Barrish's figure sculptures clearly hew to modernist thinking (African sculpture, Picasso's assemblages) in their radical simplifications and reconstruction of reality, yet they resist dogmatic interpretations as pure form bereft of narrative; the figures delight the viewer with their implied stories. With his new film, Sanctity of Marriage (see above), Barrish resumes the filmmaking he abandoned 20 years ago, using characters from his sculptural repertory company instead of live actors, to express his impatience with the hypocritical, absurd arguments of the defenders of traditional marriage.

Barrish: "I haven't heard one good argument why gays can't get married, not one!"

Shot by the acclaimed cinematographer Hiro Narita, with Barrish's script voiced by actress Debi Durst, and set to music by Henry Salvia, the six-minute film is both entertaining and provocative.
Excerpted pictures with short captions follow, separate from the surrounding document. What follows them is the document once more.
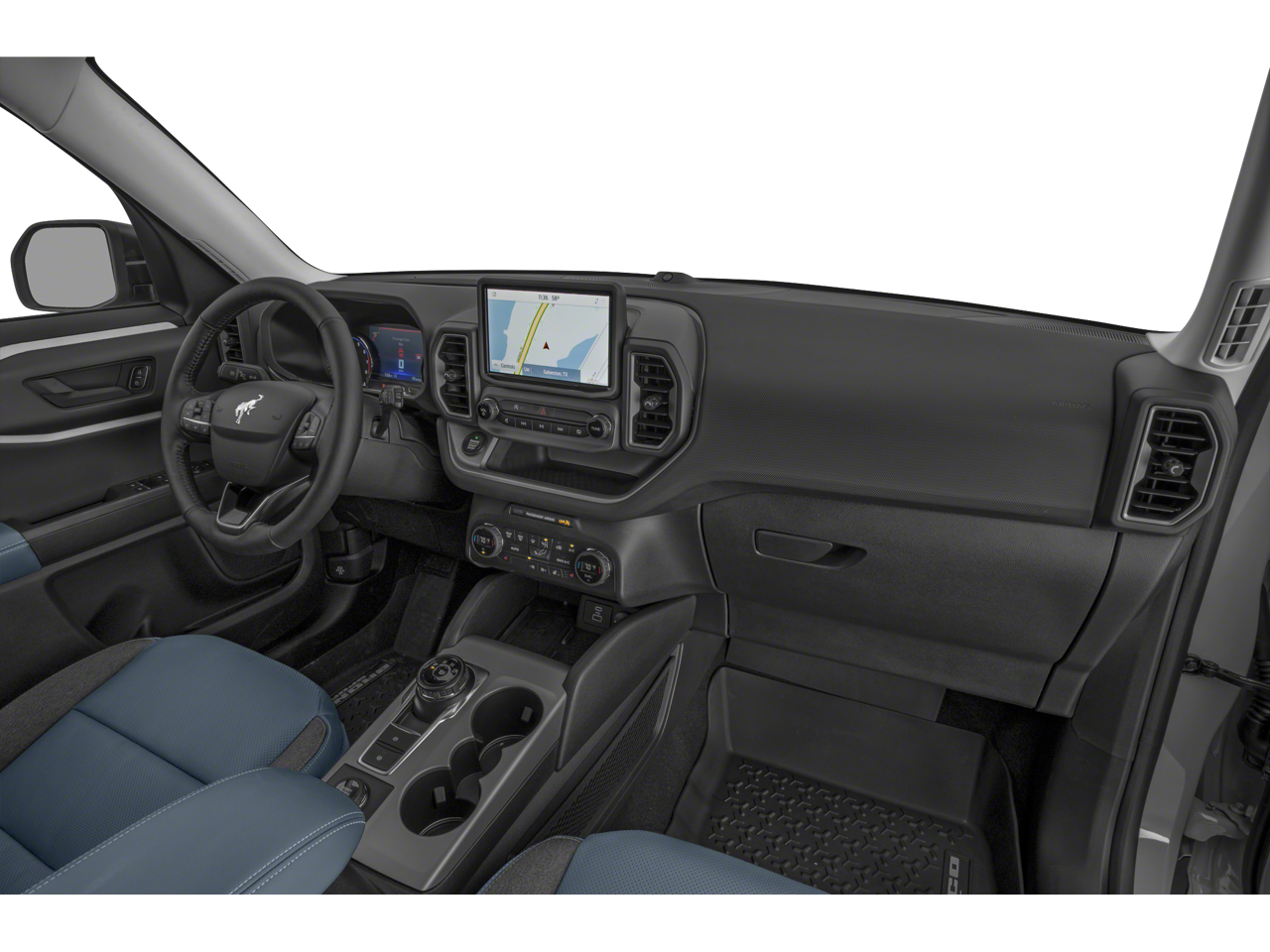 2023 Ford Bronco Sport Outer Banks photo 4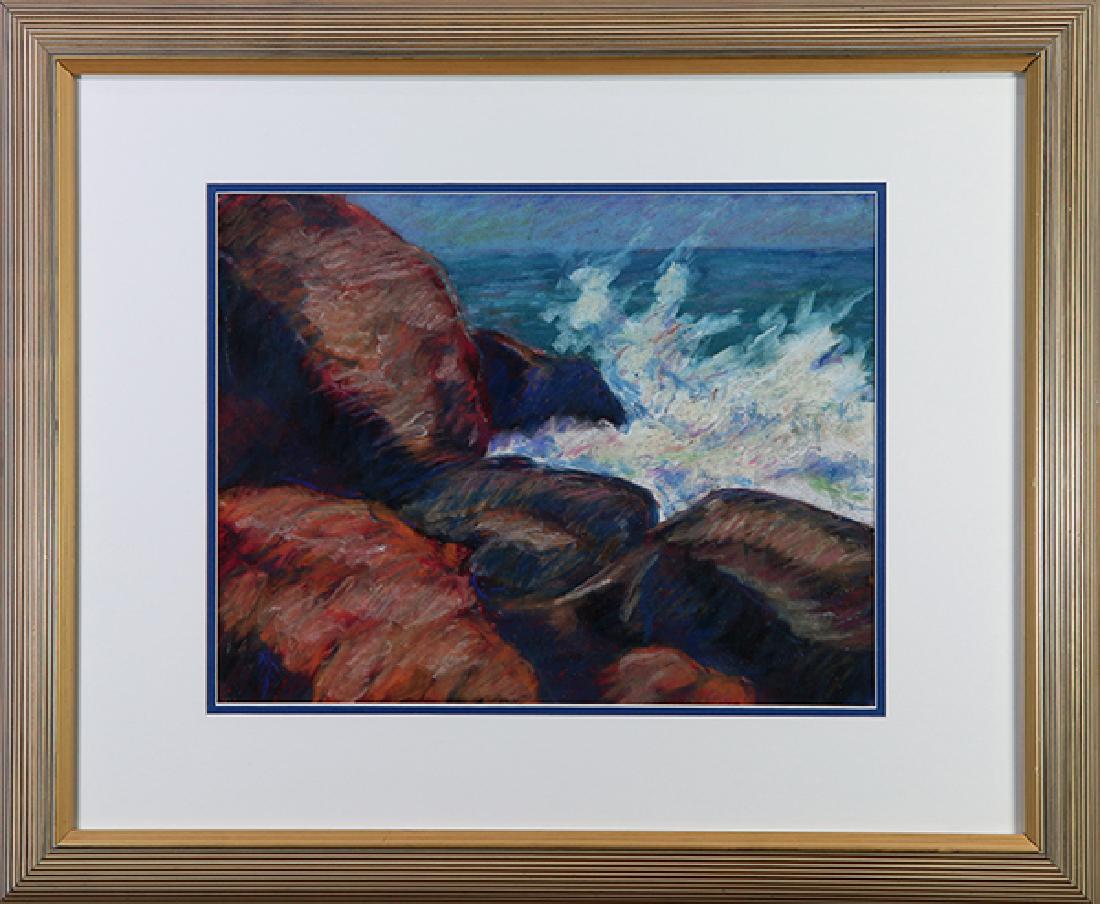 Works on Paper, John A. Dominique (1 of 2)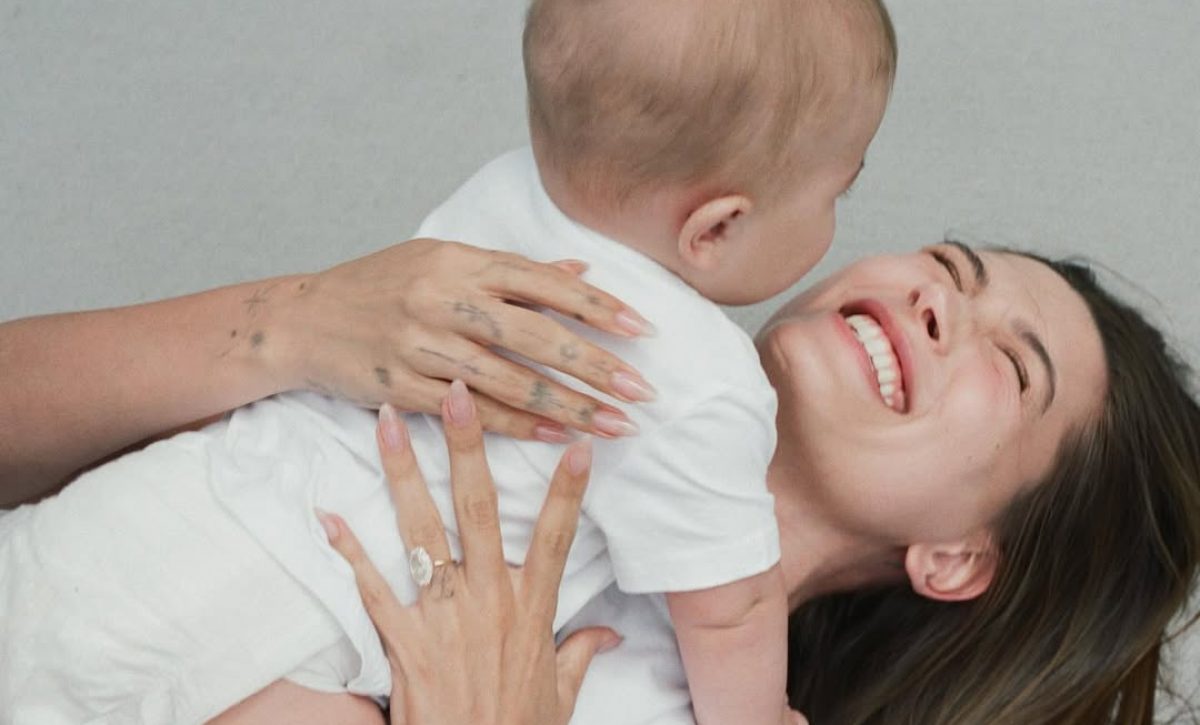 Hailey Bieber comparte tierno momento por el primer año de su hijo Jack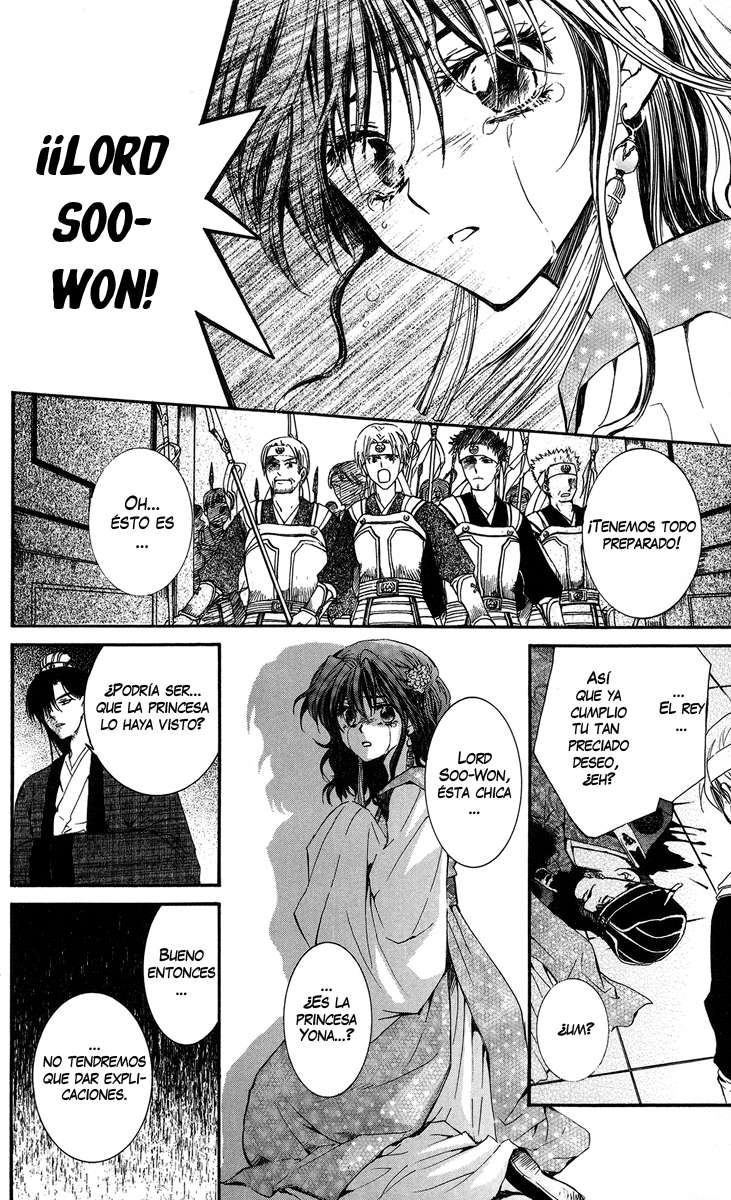 Read Akatsuki no Yona (es) Manga Online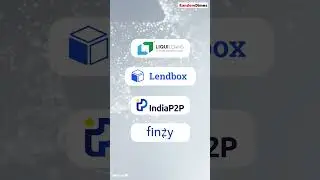 (short) best p2p lending platforms in India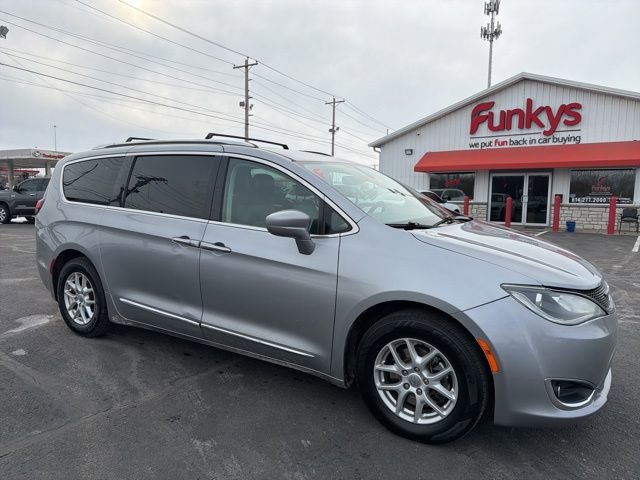 Used 2020 Chrysler Pacifica Touring-L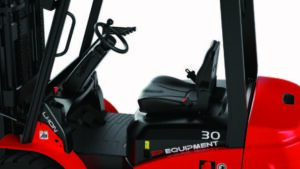 Электрический погрузчик EP EFL252X 3F600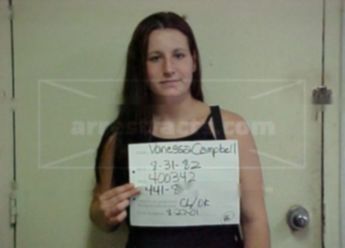 Vanessa M Campbell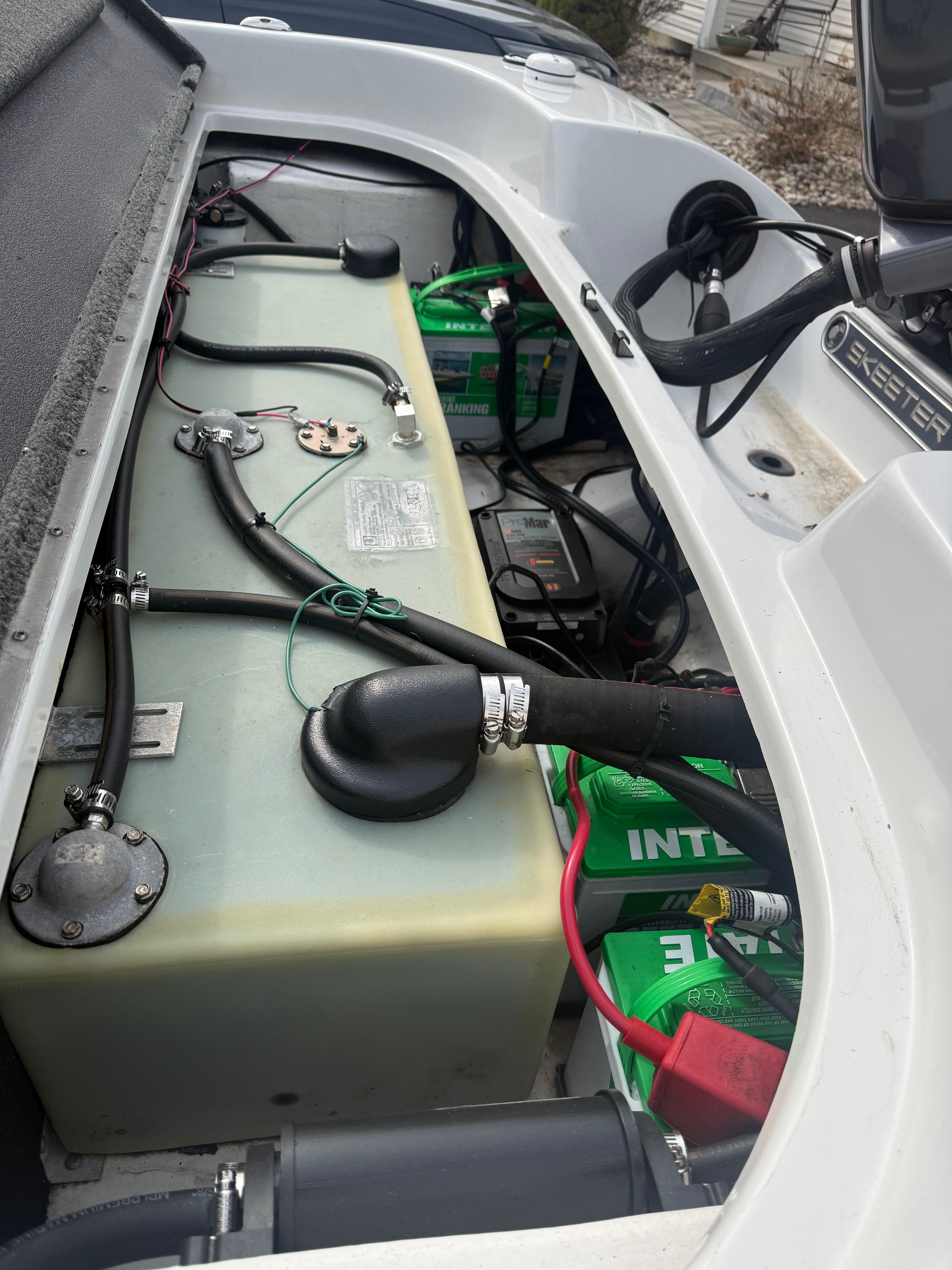 2014 Skeeter TZX180 - 3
Its low-key, viewer-friendly appeal to red-state hearts and minds flies in the face on contemporary art practice -- i.e., preaching to the hipster art choir by invoking the conventional impieties.

Sanctity of Marriage, however, with its common sense and subtle persuasiveness (albeit voiced by a cat, musing on human relationships and some human's worries over canine-feline miscegenation), may have an effect beyond the art world's charmed circles.